“Violence and extremism go hand in hand. It is propelled by various ideologies. These ideologies don’t happen in a vacuum. The majority of Sri Lankan youth identify themselves only as ‘Sri Lankans’ or as ‘human beings’ without other divisions. However, they still consider the ethnic factor as important, ” said Prof. Gamini Keerawella, Executive Director of the Regional Centre for Strategic Studies (RCSS).
He expressed these views at a function held in Colombo on 17 September 2019, to launch a study on ‘The Potential Role of Young Leaders and Volunteers in Preventing Violent Extremism in Sri Lanka’. The study was conducted by the Regional Centre for Strategic Studies (RCSS), commissioned by United Nations Population Fund (UNFPA) and UN Volunteers (UNV) with the assistance of UN Peacebuilding Fund.
The field study was carried out pre-Easter Sunday attacks, from November – December 2018, with a sample size of 2,800 young people between the ages 15-29 years from the Northern, Eastern, Southern, and Central Provinces. The findings revealed that 25% of Sri Lankan youth from the four provinces believed that their peers are attracted to ideologies of violent extremism, a communique of the UNFPA said.
Addressing the gathering after the launch of the report of the study, Prof. Keerawella pointed out, “Sri Lanka is sitting on top of a volcano when it comes to violent extremism and its potential to lure in youth. While a majority of young people are of the view that conditions within the country have improved since the end of the war, we cannot be complaisant. A well-coordinated plan of action at national and provincial levels to utilize skills and capabilities of youth leaders and volunteers must be systematically set up.”
He further said, “Findings show that In post-war Sri Lanka, there is a long way to go in building inter-ethnic relations and mutual understanding among youth and in dispelling ‘enemy images’ towards other ethnic groups.”
“Addressing systematically the issue of lack of proper role models for youth through through education and media is key in preventing violent extremism,” Prof. Keerawella added.
V. Sivagnanasothy, Secretary to the Ministry of National Policies, Economic Affairs, Resettlement and Rehabilitation, Northern Province Development, Vocational Training and Skills Development and Youth Affairs, said, “As a nation, we must ensure that systematic approaches are in place to harness the energy of young people to ensure peaceful coexistence. Youth play a crucial role in sustaining peace, and we must engage them in the peacebuilding process. I commend UN agencies for mobilizing young people to build peaceful societies.”
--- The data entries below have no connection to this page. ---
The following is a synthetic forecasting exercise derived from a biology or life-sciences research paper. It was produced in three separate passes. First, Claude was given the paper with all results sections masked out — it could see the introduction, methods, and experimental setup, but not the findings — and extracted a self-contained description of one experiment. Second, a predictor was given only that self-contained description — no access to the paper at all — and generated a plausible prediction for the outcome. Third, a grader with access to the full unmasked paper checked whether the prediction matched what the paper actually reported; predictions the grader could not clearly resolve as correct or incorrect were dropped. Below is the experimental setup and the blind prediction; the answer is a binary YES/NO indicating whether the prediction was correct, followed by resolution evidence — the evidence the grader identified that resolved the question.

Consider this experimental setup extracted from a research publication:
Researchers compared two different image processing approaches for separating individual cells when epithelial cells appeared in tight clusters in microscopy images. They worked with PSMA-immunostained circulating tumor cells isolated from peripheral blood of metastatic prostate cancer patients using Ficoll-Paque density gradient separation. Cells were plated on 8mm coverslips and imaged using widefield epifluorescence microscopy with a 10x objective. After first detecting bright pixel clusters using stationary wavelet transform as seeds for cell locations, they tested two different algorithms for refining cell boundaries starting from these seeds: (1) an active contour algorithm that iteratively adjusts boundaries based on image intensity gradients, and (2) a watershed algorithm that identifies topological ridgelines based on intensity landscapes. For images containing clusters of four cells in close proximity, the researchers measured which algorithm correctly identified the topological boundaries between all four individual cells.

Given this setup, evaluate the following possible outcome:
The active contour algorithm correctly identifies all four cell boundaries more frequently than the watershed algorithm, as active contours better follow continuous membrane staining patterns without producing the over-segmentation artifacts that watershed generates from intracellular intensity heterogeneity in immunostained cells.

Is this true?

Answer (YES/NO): NO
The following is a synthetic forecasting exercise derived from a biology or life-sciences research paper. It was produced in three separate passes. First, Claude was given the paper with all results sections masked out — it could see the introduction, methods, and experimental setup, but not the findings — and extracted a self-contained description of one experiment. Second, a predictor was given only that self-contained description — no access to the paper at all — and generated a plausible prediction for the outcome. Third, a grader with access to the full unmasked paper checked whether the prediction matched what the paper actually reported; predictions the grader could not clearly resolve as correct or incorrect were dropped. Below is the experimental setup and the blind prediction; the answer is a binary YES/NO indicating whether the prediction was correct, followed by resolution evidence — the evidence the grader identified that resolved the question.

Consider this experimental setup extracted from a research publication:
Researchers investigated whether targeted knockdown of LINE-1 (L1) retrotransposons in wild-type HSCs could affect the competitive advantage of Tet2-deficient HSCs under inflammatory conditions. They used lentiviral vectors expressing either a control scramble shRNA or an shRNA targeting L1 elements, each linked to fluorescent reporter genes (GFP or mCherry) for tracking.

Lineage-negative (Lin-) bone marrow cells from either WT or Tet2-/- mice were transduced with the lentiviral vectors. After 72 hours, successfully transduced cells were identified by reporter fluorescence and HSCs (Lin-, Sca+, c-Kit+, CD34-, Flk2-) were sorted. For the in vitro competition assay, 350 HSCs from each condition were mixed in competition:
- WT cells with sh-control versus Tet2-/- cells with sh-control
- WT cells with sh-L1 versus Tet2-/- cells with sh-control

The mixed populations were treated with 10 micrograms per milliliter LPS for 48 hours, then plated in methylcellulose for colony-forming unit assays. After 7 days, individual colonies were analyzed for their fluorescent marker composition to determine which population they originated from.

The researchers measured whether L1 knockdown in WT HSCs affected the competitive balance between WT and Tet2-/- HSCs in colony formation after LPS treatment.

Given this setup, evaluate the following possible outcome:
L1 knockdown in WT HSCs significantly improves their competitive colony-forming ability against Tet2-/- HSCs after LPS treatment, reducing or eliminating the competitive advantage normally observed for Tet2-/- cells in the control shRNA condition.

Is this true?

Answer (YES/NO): YES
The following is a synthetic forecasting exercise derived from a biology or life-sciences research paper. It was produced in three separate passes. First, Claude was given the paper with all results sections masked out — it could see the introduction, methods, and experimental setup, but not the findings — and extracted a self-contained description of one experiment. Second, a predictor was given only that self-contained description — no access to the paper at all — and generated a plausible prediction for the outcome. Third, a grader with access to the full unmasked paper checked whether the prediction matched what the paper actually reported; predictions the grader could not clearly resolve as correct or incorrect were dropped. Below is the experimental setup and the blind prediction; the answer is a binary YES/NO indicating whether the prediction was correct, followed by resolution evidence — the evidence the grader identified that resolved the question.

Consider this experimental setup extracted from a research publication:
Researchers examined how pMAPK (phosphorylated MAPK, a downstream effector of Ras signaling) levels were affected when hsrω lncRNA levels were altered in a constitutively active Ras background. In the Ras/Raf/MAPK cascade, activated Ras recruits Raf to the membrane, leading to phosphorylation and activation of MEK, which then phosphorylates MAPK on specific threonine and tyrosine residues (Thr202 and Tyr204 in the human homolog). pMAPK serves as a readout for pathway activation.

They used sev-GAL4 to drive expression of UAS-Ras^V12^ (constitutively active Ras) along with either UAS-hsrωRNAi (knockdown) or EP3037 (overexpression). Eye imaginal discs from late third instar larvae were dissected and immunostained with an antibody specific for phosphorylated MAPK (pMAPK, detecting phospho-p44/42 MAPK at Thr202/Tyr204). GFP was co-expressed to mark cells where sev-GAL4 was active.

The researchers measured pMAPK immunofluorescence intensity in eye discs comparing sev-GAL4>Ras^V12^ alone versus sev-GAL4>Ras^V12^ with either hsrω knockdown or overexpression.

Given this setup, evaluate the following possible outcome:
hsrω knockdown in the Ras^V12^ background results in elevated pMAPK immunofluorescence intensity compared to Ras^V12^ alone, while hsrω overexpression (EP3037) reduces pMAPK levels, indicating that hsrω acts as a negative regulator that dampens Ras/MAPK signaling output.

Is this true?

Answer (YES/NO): NO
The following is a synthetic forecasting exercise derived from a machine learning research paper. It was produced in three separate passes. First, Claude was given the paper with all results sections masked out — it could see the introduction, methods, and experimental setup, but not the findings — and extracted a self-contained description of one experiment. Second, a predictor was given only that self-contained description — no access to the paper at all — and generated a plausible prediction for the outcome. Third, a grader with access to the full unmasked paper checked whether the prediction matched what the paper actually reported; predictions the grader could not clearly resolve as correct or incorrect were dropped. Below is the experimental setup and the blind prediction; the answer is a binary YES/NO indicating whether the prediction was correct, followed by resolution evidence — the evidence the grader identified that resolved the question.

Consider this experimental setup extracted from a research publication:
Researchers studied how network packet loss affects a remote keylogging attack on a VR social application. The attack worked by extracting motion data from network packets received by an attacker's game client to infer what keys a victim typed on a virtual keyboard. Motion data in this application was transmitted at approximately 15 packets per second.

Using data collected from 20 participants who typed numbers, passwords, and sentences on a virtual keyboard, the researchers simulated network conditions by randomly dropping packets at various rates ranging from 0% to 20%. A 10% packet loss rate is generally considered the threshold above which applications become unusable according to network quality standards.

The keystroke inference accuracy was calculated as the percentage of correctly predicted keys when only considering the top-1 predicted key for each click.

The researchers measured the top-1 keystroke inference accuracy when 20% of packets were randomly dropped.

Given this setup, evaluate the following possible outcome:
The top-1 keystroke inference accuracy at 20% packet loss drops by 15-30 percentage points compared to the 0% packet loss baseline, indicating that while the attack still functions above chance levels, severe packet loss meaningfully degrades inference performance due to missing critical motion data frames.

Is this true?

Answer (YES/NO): NO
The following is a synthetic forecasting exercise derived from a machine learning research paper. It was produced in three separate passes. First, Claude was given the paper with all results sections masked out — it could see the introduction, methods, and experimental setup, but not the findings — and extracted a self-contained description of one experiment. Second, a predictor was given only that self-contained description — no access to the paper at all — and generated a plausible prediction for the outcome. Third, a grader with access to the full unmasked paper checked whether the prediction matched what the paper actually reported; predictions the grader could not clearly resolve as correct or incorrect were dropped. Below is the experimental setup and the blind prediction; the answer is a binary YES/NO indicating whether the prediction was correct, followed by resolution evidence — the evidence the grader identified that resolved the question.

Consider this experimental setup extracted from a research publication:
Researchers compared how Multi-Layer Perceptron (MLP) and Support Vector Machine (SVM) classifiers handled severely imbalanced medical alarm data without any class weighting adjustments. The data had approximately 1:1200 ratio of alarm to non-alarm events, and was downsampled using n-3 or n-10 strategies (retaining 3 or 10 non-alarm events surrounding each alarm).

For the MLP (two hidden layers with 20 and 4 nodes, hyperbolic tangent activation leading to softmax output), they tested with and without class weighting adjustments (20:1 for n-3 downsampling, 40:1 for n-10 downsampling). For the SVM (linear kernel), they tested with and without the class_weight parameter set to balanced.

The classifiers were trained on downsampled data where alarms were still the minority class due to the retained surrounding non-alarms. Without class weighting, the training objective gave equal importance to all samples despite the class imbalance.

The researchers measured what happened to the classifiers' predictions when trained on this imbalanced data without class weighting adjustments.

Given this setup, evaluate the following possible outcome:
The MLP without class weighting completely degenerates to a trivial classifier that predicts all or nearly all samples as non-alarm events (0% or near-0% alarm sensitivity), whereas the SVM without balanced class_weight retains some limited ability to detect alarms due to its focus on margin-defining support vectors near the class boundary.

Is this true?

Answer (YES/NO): NO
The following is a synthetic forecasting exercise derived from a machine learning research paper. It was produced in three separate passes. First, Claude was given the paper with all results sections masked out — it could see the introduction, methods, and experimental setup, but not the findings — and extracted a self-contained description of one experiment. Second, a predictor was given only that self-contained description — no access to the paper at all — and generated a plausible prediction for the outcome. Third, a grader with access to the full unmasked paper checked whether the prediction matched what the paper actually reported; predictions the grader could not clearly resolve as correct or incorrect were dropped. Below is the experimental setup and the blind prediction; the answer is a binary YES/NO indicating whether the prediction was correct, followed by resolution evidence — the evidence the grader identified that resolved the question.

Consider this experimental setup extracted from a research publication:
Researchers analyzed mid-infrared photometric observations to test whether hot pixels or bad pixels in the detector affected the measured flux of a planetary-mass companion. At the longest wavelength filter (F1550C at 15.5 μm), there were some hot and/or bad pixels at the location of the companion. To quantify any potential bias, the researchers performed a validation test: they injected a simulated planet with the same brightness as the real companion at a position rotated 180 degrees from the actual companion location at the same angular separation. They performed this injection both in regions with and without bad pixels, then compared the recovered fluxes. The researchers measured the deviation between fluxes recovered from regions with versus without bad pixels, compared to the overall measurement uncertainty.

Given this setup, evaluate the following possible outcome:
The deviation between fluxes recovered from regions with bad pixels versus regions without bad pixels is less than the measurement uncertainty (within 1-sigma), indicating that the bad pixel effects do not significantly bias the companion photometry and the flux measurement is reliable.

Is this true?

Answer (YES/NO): YES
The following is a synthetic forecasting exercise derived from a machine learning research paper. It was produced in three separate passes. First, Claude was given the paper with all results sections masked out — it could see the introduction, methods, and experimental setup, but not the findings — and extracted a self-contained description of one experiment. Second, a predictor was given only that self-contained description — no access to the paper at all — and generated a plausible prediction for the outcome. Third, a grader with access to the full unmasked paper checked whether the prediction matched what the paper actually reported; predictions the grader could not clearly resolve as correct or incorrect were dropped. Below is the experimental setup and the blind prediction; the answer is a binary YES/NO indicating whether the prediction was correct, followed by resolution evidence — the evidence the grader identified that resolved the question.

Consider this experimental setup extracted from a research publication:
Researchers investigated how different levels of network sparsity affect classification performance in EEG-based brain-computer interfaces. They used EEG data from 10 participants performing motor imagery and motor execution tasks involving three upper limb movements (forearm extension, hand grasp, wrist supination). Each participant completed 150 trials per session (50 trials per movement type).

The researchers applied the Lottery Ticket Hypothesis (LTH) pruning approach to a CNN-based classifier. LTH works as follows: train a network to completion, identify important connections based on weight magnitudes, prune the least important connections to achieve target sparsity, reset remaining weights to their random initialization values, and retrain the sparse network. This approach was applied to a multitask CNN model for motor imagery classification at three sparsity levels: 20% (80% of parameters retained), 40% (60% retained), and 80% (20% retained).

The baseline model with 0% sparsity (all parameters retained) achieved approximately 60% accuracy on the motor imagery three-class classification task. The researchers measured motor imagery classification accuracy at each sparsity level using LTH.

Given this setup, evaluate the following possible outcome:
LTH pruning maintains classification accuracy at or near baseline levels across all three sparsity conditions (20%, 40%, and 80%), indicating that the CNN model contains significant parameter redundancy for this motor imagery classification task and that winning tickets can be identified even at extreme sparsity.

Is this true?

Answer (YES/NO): YES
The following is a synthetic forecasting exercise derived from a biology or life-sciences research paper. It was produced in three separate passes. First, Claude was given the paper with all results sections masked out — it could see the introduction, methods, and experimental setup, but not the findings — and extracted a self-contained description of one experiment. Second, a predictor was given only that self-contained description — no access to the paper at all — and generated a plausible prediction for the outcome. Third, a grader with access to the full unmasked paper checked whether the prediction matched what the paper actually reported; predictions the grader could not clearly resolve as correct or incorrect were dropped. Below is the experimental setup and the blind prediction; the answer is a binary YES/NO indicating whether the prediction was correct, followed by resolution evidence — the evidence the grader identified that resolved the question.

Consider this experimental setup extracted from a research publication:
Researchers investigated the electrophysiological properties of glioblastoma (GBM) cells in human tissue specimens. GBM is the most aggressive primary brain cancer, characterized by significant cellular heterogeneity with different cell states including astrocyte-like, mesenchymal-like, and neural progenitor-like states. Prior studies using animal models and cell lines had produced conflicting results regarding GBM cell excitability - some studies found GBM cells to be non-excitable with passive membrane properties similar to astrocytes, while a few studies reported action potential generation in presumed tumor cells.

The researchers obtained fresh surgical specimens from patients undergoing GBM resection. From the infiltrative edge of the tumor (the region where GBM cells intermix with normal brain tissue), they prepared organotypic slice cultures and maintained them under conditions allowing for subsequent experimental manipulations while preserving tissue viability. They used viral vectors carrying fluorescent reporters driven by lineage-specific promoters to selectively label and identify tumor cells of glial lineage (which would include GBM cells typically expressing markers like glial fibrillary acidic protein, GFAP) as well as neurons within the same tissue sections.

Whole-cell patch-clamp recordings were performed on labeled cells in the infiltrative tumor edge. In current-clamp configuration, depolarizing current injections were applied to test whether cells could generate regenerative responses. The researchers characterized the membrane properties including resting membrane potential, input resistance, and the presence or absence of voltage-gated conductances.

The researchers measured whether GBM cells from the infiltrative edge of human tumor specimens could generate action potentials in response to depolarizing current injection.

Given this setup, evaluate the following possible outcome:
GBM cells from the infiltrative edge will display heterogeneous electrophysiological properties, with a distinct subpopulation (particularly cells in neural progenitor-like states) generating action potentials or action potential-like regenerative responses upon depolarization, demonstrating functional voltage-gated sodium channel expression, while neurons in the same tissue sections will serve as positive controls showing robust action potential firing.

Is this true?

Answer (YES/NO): YES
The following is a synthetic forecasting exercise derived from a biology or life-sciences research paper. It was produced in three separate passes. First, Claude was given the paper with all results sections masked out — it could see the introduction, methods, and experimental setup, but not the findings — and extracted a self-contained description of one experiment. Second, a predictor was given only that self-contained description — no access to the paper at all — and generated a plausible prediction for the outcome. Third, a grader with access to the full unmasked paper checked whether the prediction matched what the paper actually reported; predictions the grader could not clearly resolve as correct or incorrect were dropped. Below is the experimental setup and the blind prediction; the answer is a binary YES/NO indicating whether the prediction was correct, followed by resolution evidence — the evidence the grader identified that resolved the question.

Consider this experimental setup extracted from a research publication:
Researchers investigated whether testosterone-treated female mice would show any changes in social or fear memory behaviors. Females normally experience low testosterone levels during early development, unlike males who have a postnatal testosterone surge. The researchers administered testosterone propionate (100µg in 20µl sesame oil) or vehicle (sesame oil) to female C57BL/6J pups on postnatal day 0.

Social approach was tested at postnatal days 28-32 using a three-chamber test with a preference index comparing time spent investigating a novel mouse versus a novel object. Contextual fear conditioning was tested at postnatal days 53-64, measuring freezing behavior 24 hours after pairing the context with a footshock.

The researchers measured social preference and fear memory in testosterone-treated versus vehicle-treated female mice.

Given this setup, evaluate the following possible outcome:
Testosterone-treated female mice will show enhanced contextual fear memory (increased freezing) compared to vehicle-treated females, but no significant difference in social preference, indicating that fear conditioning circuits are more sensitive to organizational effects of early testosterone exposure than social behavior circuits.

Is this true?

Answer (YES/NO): NO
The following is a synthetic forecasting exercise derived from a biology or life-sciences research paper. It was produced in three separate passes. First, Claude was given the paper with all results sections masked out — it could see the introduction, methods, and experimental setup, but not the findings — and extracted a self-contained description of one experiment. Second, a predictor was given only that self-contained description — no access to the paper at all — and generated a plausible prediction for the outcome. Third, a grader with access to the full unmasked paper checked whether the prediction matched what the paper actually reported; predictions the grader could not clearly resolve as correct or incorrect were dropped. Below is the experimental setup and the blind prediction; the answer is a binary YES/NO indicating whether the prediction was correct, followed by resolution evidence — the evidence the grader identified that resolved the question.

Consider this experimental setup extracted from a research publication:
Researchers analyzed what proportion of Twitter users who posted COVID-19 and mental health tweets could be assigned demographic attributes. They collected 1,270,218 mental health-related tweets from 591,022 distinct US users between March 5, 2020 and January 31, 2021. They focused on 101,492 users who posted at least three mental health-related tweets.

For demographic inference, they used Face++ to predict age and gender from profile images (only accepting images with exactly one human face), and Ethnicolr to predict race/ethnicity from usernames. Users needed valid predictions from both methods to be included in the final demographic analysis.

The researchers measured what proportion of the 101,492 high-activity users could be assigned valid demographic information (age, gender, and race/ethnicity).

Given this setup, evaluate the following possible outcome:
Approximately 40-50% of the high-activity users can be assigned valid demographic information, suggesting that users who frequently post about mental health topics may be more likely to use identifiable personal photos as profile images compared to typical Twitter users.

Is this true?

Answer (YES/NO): NO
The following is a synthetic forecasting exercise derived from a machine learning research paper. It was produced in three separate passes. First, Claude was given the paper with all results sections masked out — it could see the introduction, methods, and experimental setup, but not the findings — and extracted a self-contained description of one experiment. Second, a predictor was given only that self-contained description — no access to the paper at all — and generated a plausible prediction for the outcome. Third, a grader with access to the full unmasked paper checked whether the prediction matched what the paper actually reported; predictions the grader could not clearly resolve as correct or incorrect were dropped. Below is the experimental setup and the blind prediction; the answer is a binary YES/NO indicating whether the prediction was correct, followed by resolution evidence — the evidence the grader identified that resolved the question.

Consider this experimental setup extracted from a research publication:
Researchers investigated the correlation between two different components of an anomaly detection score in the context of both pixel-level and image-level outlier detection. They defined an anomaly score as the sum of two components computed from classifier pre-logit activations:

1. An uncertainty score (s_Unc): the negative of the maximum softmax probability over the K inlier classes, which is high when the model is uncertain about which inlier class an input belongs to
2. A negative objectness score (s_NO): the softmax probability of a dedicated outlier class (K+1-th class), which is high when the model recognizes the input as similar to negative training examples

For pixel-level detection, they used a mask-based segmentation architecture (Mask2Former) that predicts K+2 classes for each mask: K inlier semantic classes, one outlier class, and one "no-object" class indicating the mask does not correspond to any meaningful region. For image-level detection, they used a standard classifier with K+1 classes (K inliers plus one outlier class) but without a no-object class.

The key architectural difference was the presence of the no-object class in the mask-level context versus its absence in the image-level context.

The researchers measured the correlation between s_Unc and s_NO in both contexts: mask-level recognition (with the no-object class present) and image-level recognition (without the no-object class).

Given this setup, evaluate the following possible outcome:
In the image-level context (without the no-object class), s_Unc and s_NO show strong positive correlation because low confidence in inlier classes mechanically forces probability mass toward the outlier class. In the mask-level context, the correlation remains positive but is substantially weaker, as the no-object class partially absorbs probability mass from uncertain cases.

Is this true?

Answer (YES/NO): NO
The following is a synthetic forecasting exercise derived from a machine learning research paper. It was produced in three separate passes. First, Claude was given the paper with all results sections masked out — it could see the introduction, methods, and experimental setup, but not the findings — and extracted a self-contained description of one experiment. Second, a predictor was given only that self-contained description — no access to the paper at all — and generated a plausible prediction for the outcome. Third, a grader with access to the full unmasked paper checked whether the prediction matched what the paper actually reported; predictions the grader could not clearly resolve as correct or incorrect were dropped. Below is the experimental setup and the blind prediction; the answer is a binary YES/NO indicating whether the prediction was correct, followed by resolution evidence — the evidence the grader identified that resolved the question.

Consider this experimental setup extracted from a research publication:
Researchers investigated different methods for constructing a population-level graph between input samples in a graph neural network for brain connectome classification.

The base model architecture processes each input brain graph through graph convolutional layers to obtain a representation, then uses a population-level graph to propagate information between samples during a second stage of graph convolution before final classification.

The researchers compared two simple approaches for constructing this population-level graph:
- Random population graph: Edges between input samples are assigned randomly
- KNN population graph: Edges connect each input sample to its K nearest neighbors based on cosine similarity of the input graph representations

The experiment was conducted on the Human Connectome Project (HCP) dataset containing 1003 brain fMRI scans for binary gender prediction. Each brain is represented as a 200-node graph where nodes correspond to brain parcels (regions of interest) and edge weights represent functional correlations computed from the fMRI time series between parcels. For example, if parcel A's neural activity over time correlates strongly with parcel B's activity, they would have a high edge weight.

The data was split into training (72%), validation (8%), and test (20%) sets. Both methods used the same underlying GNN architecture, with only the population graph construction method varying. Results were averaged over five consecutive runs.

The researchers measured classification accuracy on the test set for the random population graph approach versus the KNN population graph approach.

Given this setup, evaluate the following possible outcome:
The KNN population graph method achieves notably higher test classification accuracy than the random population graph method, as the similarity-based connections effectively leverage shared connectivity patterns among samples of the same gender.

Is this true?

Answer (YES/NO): NO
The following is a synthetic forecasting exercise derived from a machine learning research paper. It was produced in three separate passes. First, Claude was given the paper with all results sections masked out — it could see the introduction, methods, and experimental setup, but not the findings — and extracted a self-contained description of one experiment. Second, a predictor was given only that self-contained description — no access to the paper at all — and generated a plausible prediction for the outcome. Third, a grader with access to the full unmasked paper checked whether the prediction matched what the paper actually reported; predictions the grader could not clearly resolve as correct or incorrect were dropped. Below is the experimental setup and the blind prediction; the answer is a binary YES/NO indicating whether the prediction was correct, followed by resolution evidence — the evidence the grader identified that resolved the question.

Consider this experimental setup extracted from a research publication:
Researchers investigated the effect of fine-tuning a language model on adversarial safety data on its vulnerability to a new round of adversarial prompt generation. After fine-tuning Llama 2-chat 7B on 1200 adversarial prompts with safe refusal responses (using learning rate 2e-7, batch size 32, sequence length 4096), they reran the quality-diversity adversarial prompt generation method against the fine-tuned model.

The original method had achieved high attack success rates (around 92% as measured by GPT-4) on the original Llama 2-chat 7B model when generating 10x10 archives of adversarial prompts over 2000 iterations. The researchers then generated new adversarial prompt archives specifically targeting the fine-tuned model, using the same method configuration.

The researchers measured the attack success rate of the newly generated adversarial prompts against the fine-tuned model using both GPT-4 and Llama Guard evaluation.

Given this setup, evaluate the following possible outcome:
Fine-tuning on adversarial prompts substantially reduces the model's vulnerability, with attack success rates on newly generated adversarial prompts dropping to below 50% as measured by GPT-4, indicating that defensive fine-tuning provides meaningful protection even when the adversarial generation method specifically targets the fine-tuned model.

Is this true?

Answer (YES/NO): YES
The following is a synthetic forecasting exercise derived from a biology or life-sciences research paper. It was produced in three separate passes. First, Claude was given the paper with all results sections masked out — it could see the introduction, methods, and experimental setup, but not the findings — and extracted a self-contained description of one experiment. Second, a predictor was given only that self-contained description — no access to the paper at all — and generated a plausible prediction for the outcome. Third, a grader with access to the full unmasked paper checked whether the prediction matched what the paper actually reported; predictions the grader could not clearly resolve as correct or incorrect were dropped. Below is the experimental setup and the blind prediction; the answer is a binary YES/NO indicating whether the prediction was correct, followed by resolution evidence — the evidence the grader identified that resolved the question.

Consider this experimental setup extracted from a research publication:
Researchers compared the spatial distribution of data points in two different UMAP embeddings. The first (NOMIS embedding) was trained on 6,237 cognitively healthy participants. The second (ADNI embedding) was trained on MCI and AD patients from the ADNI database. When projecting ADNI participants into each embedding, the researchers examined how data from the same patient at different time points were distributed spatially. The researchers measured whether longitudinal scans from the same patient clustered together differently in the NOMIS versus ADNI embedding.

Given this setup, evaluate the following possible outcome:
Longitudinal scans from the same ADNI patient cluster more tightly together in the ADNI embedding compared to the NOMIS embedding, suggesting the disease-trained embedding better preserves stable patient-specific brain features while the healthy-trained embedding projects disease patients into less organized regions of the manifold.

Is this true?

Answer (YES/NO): YES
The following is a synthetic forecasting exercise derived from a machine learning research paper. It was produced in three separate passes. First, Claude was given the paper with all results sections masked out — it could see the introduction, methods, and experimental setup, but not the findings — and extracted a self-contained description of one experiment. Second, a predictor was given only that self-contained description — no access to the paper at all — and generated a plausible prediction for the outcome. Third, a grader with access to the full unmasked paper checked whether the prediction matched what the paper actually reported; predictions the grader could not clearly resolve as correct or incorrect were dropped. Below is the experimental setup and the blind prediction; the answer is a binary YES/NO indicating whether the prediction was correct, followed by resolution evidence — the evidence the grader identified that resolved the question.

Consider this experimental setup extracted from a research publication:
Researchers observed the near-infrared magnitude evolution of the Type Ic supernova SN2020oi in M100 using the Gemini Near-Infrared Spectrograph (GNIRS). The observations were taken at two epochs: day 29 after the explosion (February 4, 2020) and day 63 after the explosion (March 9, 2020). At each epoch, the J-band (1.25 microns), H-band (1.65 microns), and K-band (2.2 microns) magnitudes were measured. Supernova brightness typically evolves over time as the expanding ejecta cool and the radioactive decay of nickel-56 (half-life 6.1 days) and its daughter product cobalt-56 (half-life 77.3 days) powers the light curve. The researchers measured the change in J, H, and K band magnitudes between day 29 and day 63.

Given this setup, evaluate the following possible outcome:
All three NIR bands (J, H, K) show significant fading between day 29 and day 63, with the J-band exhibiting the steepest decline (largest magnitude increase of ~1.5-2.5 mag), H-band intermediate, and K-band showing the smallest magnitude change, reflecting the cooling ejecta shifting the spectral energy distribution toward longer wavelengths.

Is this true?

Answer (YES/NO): NO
Addressing event, UN Resident Coordinator in Sri Lanka, Ms. Hanaa Singer, said, “You are the young people from around the island who have been selected to spiritedly push forward activities of peacebuilding and social cohesion within your communities. We are hopeful that your work over the next few weeks, months, and years, will consistently help to prevent sentiments of violent extremism from gaining traction. Hatred can only be ceased by love.”
Ms. Ritsu Nacken, UNFPA Representative in Sri Lanka said, “At UNFPA, we strive to ensure that every young person achieves their fullest potential. This means providing an open and safe space for youth to exercise their right to actively participate in decision-making and sustaining peace. We have seen how misinformation about sexual and reproductive health have instigated communal violence. Through the Youth Peace Panel, we hope that young people will be more informed in order to shape a more equitable, peaceful, and just future for all.”
The event also saw the launch of the ‘Youth Peace Panel’, introducing 30 young advocates for peace from all nine provinces, selected through an open-call process.